The conspicuous colouration of the species, with head and mesosoma shiny black with blue reflections, golden yellow wings with dark distal area and orange metasoma (with only the last tergites black), is unique. Many large-sized and metallic Darwin wasps are known to occur in South America (mainly Cryptinae and Ichneumoninae). However, within the tropical American species of the subfamily Pimplinae, the metallic blue colouration was previously only known in the genera Pimpla Fabricius and Umanella. To our knowledge, D. meii sp. nov. is the only metallic species of Dolichomitus. In case of D. meii sp. nov., the metallic blue colouration (reflections) of head and mesosoma is clearly visible when observing the specimens under a light source. However, it may be difficult to observe in nature.

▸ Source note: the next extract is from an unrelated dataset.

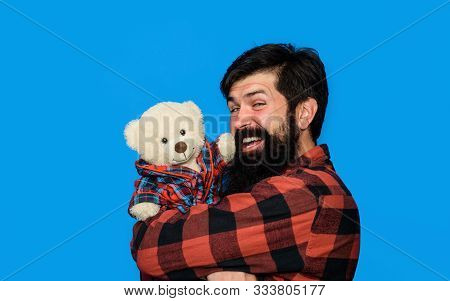 Guy In Plaid Shirt With Teddy Bear. Teddy Bear. Gift And Present Concept. Bearded Man With Teddy Bea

With the description of this remarkable species, we hope to draw attention to the largely unknown, yet seemingly diverse, Darwin wasp fauna of the tropical Andes. It is obvious that our understanding of the tropical Andean Darwin wasps is incomplete. Future field studies will likely require us to re-define the current understanding of the diversity patterns of the family.

Acknowledgements

We are indebited to Dr Pierfilippo Cerretti and Maurizio Mei ("Sapienza", University of Rome, Italy) for the material collected in Ecuador and preserved in the entomological collections of “Sapienza”, University of Rome (MZUR). We are deeply grateful to the Ministry of Environment of Ecuador (referent Dr D. Inclán) for providing the collecting permits. The paratype female was collected by Carol Castillo who did her MSc thesis in the University of Turku (Finland) on diversity of Andean ichneumonids under the supervision of IES. We would like to thank Carol for allowing us to use it in the description of D. meii sp. nov. Carol has discovered many highly interesting new species of tropical Andean ichneumonids during her expeditions in the Andes – including, for example, the first record of the subfamily Acaenitinae from South America. This study was financed in part by the Coordenação de Aperfeiçoamento de Pessoal de Nível Superior – Brasil (CAPES – Finance Code 001 (DG Pádua), (88887.302820/2018-00, AD Santos)). Finally, we are grateful to Dr Francisco Javier Peris-Felipo (University of Valencia, Spain), Dr Gavin Broad (Natural History Museum, London, UK), Dr Oleksandr Varga (Schmalhausen Institute of Zoology, Kyiv, Ukraine) and one anonymous referee for valuable comments on the manuscript.

Author contributions

FDG and IES determined and described the new species; DGP and ROA updated the taxonomic key for the Neotropical species of Dolichomitus adding the new species; ADS contributed with the insertion of the new species in the identification key, besides having produced and edited the figures available in this study. All authors participated in the writing of the text of this manuscript.